I make wooden spacers by drilling a 3/8 inch hole in a short piece of 5/8 inch wooden dowel. The picture shows the how the spacer aligns the two pieces of plastic plumbing. I make the spacers on a mini-lathe in batches of 20 or more. If drilling the hole is too much of a challenge, paper and white (PVA) glue could be wound about the inner tube until a sufficient diameter is reached.

I made a gear driven rewind mechanism for my organ, which is
described on Mel Wright's Smith Organ builders' tips web page at www.BuskerOrgan.com

When making the hex end I heated one end with an electric heat gun (a hair dryer probably would work as well) and forced a short hex screwdriver bit into the hole. When it cooled it formed a hex recess which is a tight fit on the bit. It matches well with the gear rewind drive described in another “hint” on Mel's website because the same size hex bit is used for the shaft.

I found the hex process a bit inconvenient, and changed to a pin-in-slot drive. The short drive stub is a force fit in my smaller gear. I
used brass. I first drilled the hole for the cross-pin, then turned the nipple to fit easily into the center tube, then drove the cross-pin into place.

Either the hex or slot drive can also easily be used with a battery powered screw driver for lazy rewinding.

The spool flanges are made from Pocket CD-R disks which have an 80 mm outer diameter. I use a taper ream to enlarge the hole slightly to 5/8 inch to fit over the spacer.

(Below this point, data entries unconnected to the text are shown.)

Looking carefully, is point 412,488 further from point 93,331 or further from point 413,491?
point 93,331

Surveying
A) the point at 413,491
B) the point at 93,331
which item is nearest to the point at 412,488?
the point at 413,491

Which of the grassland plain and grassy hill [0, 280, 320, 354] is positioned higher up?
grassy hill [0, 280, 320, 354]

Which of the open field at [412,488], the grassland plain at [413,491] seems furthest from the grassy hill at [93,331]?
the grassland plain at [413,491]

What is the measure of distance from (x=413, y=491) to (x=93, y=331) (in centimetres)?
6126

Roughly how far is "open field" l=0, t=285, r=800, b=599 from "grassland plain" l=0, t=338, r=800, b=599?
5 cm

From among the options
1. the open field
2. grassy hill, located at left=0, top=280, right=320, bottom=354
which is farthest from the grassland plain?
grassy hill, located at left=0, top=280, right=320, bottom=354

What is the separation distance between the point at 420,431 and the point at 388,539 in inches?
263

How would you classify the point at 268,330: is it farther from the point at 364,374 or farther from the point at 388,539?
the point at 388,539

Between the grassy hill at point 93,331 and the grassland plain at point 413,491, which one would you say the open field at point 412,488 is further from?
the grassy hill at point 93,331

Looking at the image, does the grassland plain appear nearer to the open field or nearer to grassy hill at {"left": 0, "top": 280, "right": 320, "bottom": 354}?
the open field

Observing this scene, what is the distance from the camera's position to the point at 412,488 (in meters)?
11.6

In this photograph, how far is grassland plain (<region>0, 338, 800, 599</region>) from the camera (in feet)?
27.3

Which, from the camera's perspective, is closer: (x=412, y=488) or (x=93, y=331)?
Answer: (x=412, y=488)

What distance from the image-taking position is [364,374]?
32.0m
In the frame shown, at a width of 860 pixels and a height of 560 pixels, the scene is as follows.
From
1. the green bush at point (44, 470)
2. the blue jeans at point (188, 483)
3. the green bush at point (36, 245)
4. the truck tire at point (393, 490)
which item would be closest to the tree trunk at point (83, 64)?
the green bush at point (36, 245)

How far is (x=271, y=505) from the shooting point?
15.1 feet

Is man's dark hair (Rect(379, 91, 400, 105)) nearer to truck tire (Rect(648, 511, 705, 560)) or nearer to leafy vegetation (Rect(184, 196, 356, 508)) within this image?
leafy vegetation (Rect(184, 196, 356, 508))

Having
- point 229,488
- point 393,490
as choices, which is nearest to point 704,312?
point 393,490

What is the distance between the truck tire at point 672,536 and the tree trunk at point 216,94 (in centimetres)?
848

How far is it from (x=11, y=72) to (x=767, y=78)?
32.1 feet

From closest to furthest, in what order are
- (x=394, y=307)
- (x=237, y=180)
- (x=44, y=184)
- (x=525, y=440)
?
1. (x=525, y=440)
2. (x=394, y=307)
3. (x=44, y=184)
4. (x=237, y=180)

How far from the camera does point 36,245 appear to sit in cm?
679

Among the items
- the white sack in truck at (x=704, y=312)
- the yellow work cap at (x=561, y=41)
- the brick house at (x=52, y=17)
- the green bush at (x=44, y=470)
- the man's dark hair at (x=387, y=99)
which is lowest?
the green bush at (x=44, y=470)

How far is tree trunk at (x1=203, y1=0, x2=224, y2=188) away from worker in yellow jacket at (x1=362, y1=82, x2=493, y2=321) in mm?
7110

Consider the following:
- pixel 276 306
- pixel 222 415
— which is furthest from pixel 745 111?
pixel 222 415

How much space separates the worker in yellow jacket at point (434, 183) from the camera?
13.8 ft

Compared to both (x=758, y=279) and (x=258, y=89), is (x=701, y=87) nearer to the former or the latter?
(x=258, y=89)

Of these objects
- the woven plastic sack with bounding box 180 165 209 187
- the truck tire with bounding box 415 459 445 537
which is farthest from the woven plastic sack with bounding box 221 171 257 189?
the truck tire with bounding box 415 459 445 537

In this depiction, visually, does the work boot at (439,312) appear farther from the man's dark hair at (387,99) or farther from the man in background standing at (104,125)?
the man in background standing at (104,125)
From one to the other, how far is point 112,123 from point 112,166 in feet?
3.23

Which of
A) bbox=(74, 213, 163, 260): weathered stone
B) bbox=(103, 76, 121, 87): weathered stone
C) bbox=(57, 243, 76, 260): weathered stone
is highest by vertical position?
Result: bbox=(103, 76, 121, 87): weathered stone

The use of CDs may sound expensive, but I once found these available for as little as $0.25, and they are currently readily available for less than $0.50 each in bulk spindle packages. The disks are not a perfect choice because they are a bit fragile, but they are smooth, round, and pre-formed.

I use “Super Glue” to assemble the parts.

My total parts cost is less than $2.00, about a fifth of the cost of "factory made" spools. Making my own also means I can produce a batch in a few hours, rather than waiting as much as a week for a vendor to ship them to me.

The final photo shows two of the spools, one with some of the greatest 20er music available, the other waiting for my next home-made roll.